People today want to tell us, “it doesn’t matter if Jesus rose again from the dead. It’s just the idea. It doesn’t matter if Jesus died on the cross to save his people from their sin. It’s just the idea.” But Paul says the idea isn’t going to do a thing for you. What you need is the fact of history:

Christ Jesus came into the world to save sinners.

I once made a serious mistake in my checking account. I thought I wrote a check for $50. Before I wrote the check, I noted it in the register, subtracting $50 from my $950 balance. But when I wrote that check, without thinking, I wrote it for the balance, $900, instead of $50. My register showed I still had $900. So I kept on writing checks. Unfortunately, there was no money to back up my idea. Soon I started receiving overdraft notices at 25 bucks a shot. I couldn’t understand it. I thought, “The bank can’t give these to me!” I had the idea of $900! But the idea didn’t pay bills! You need reality to pay bills.

In the same way, the idea of crucifixion or resurrection won’t do a thing for you. You need the historical reality of the Son of God actually coming into this world to save sinners.

Paul’s peg in 1 Timothy also tells us a third thing: how we enter into the life that Christ purchased for us. Notice how Paul concludes: “Christ Jesus came into the world to save sinners among whom I am foremost of all.” I am the worst! There is no sinner worse than me.

I am tempted to say, “Come on, Paul, how can you say that? In other letters you tell us how good you are: You tell us that you were a Pharisee of the Pharisees, you were zealous for the law. You tell us in 2 Corinthians that you stood out in comparison to the rest of the apostles: “I’m not inferior to the least of the apostles.” How can you say that you are the chief of sinners?”

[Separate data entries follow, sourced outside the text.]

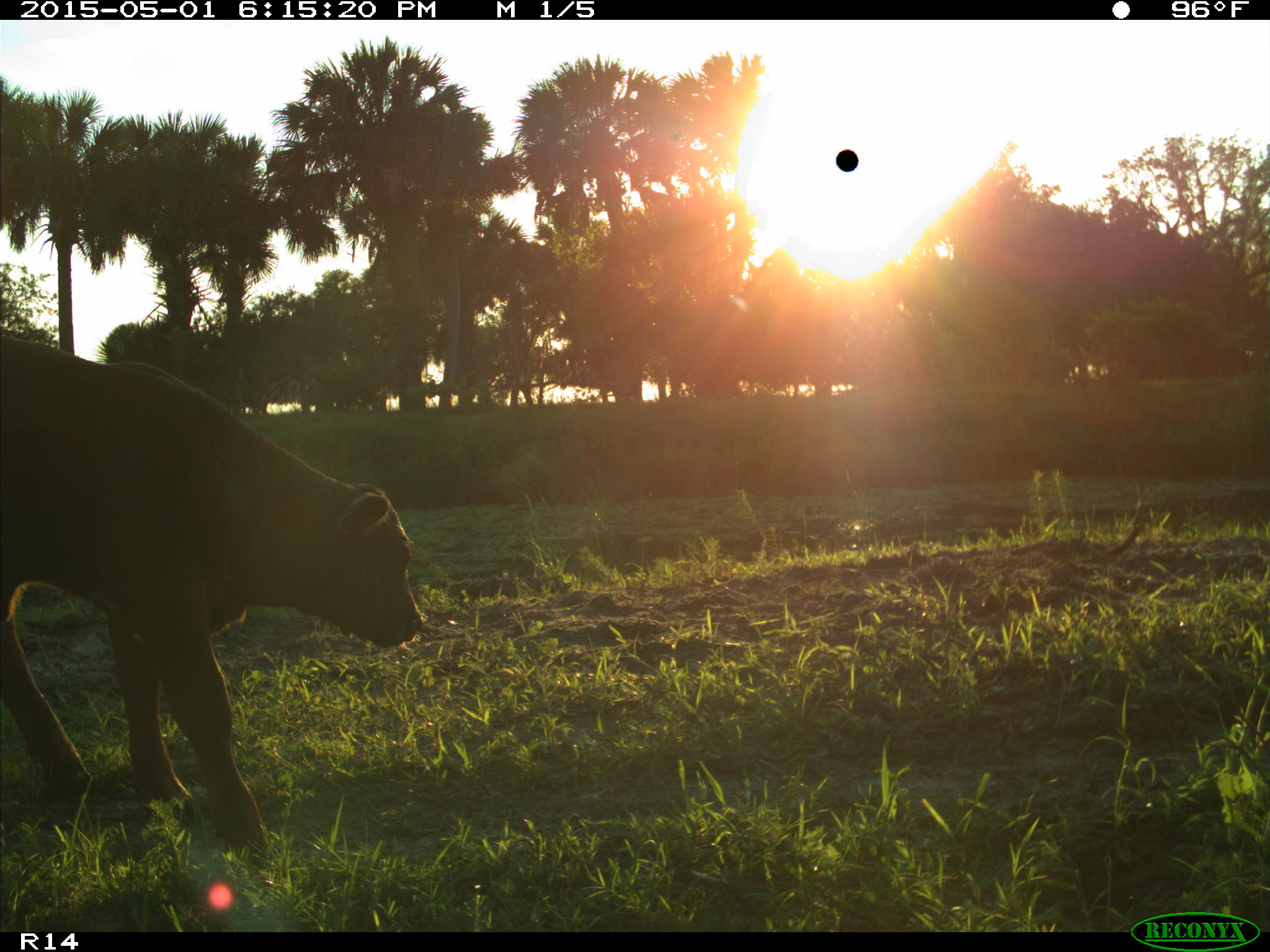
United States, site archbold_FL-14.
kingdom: Animalia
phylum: Chordata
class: Mammalia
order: Artiodactyla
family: Bovidae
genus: Bos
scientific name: Bos taurus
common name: domestic cow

But Paul is offering us a peg that will keep us straight. Paul says this as he stands alone in the presence of a holy God. When you do that, you don’t think about the Pharisees who may be worse than you are. You don’t think about the adulterers or the blasphemers with a more notorious public record. They fade away. I’m sure that Isaiah was not the worst man in Israel in 740 BC. But when he came into the presence of God, he said, “Woe unto me, for I am a man of unclean lips!” When I stand in the presence of a holy God, all I can see is his glory and my sin; and I must say with Paul, “I am the chief.”

Notice that Paul considers his position as a sinner before God as the most important way to define himself. Though he certainly had been sinned against many times, he does not say, “I am the biggest victim of them all.” Though he had known discouragement and rejec­tion, he does not sum himself up by say­ing, “I have the worst self-esteem of all.” Paul knows what lies at the core of his being; and that’s why he says, “I am the worst sinner of all.” That is why he cries out to God in repentance: “Be merciful to me, a sinner.”

That’s what we are all called to do. This crisp statement of the gospel, this trustworthy statement, summarises your ministry as a Christian and a biblical counsellor. It tells you what your min­istry is about, saving sinners. It tells you how that salvation is realised, Christ Jesus come into the world. It tells you how you enter into that, through intelli­gent repentance and faith. May God increase our faith and our awareness of this peg:

Christ Jesus came into the world to save sinners, among whom I am foremost of all.